Mixed loss-guided modular regression for dependent system reliability

Complex structural systems frequently exhibit multi-source failure interdependencies under coupled multi-physics loading, posing significant challenges for accurate reliability evaluation. Traditional analytical models often overlook such dependencies and physical constraints, leading to biased predictions and limited scalability. To address these challenges, we propose an innovative mixed loss-guided modular regression (ML-MR) framework that seamlessly integrates component-level failure physics and mode-level failure mechanisms into a hierarchical modular architecture.
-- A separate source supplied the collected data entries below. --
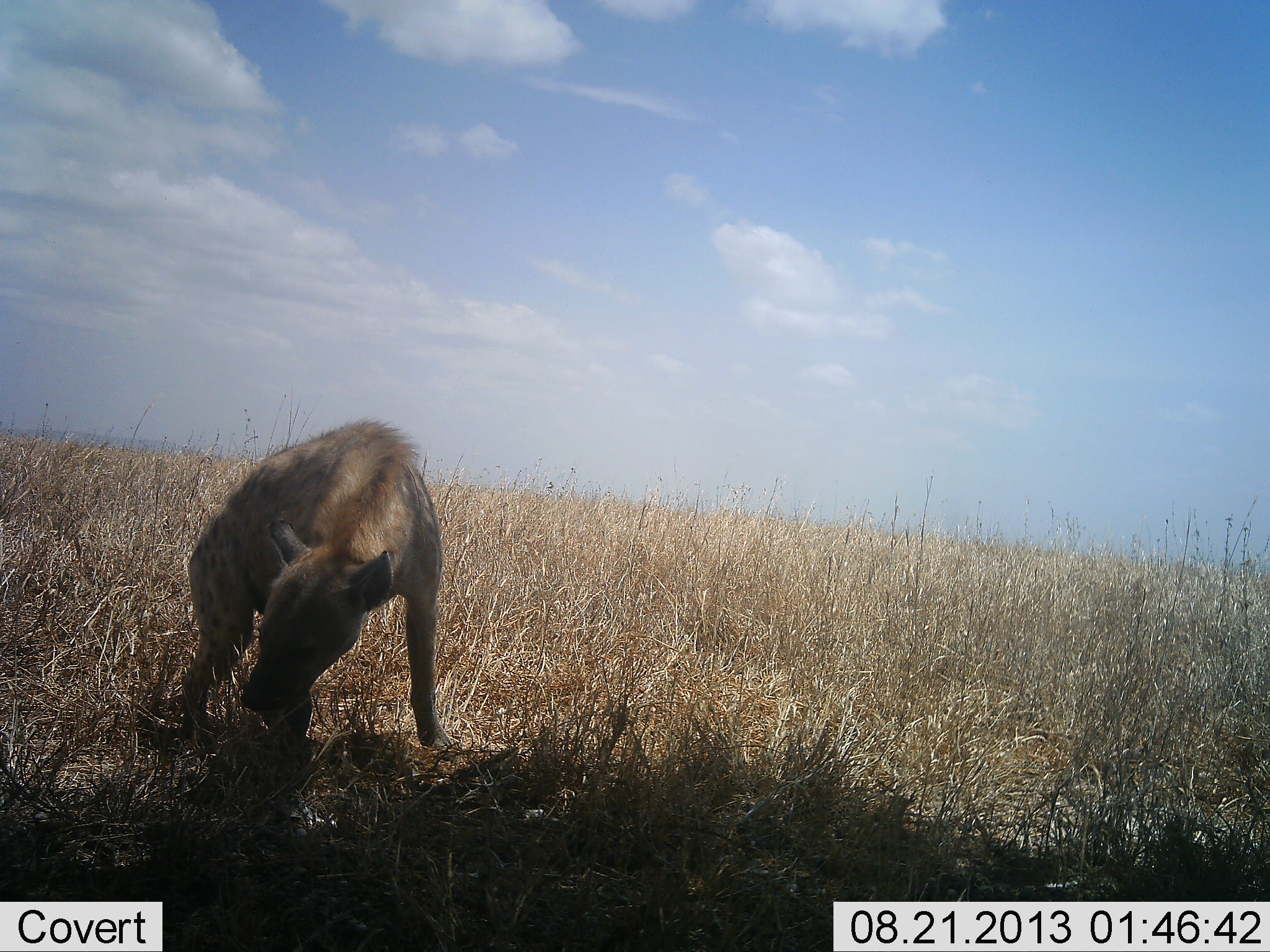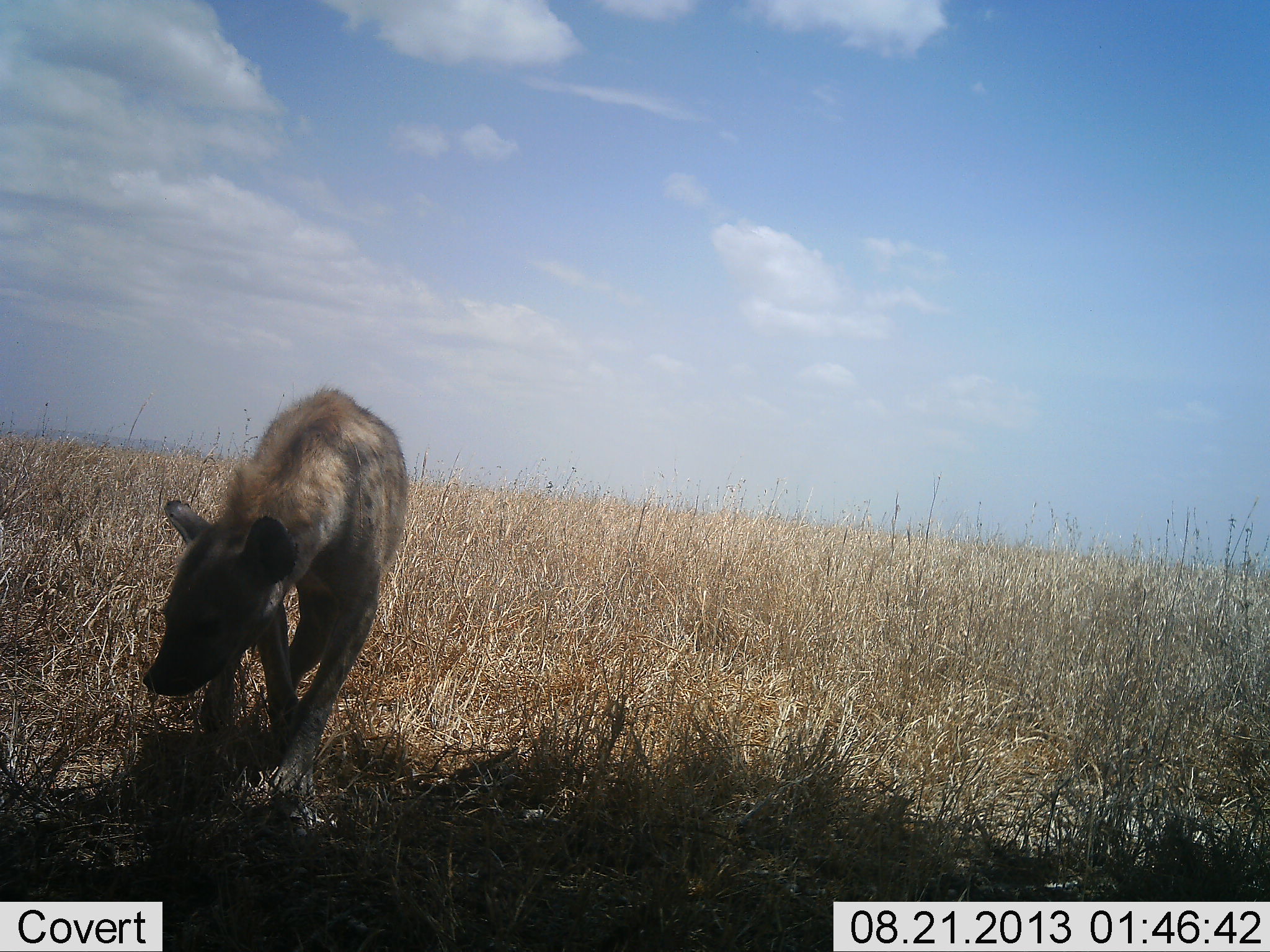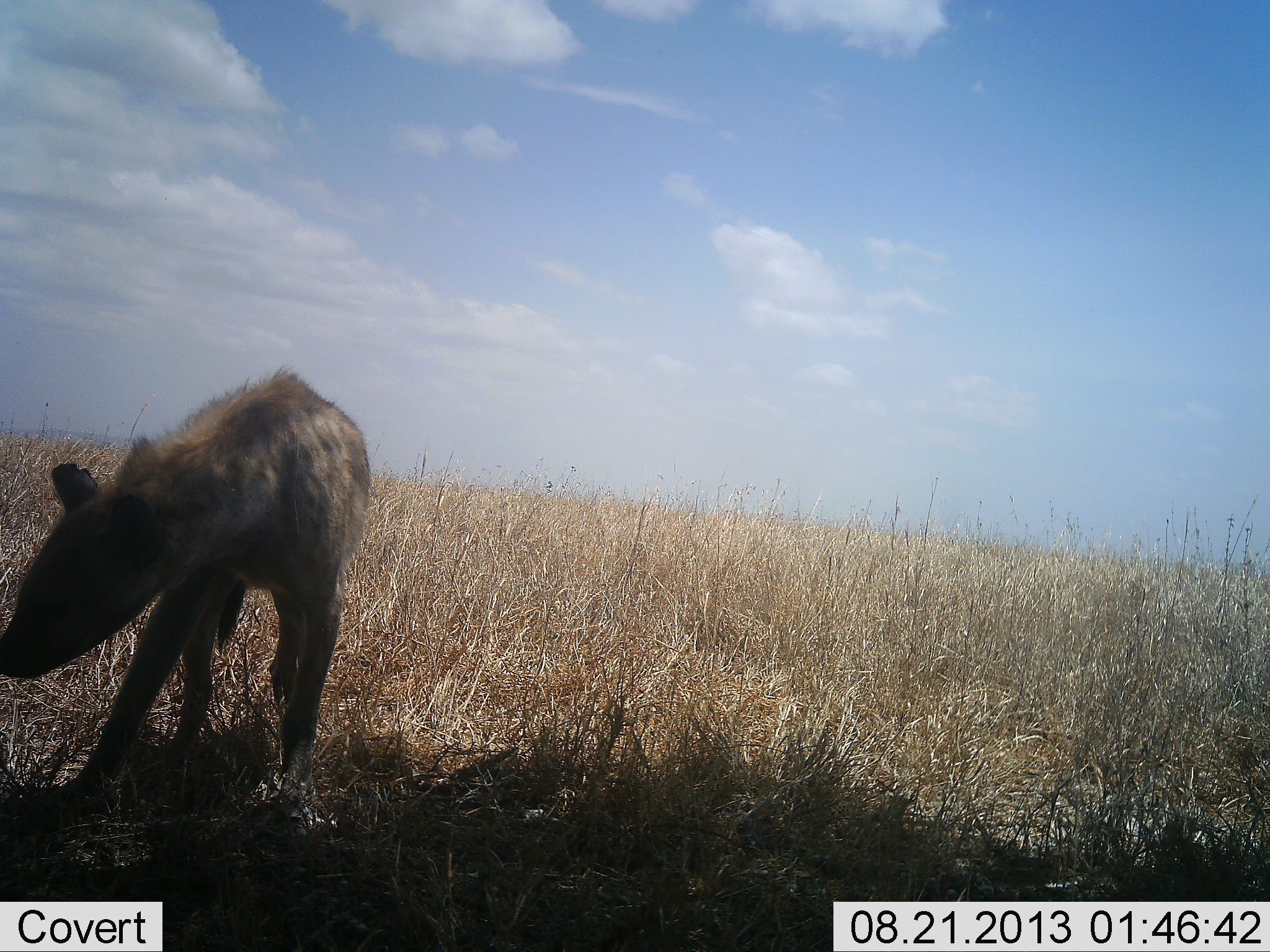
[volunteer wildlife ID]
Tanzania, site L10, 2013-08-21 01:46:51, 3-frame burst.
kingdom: Animalia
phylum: Chordata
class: Mammalia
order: Carnivora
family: Hyaenidae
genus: Crocuta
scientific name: Crocuta crocuta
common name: spotted hyena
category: hyenaspotted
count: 1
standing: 7%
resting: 0%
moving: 93%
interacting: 0%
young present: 0%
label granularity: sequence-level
In this method, the multi-component, multi-mode complex problem is first decomposed into several coordinated, physically interpretable sub-problems; moreover, an innovative data-physics mixed loss function embedding physical constraints (i.e., boundaries, monotonicity) guides accurate model training across modular datasets, while a Copula-based dependency model at the system level. An aeroengine blade-disc system is chosen as an engineering case study to validate the proposed method, comparative experiments confirm that the ML-MR significantly outperforms the direct regressions and modular regressions, delivering superior accuracy alongside substantial reductions in computational demands. Unlike existing physics-informed surrogates, ML-MR introduces a hybrid data-physics loss that embeds constraints during training, ensuring interpretable system reliability predictions. By merging modular decomposition and physics-informed learning, this study provides a scalable, interpretable, and physics-consistent solution for system-level reliability evaluation, shedding a light on accurate evaluation for complex high-reliability systems.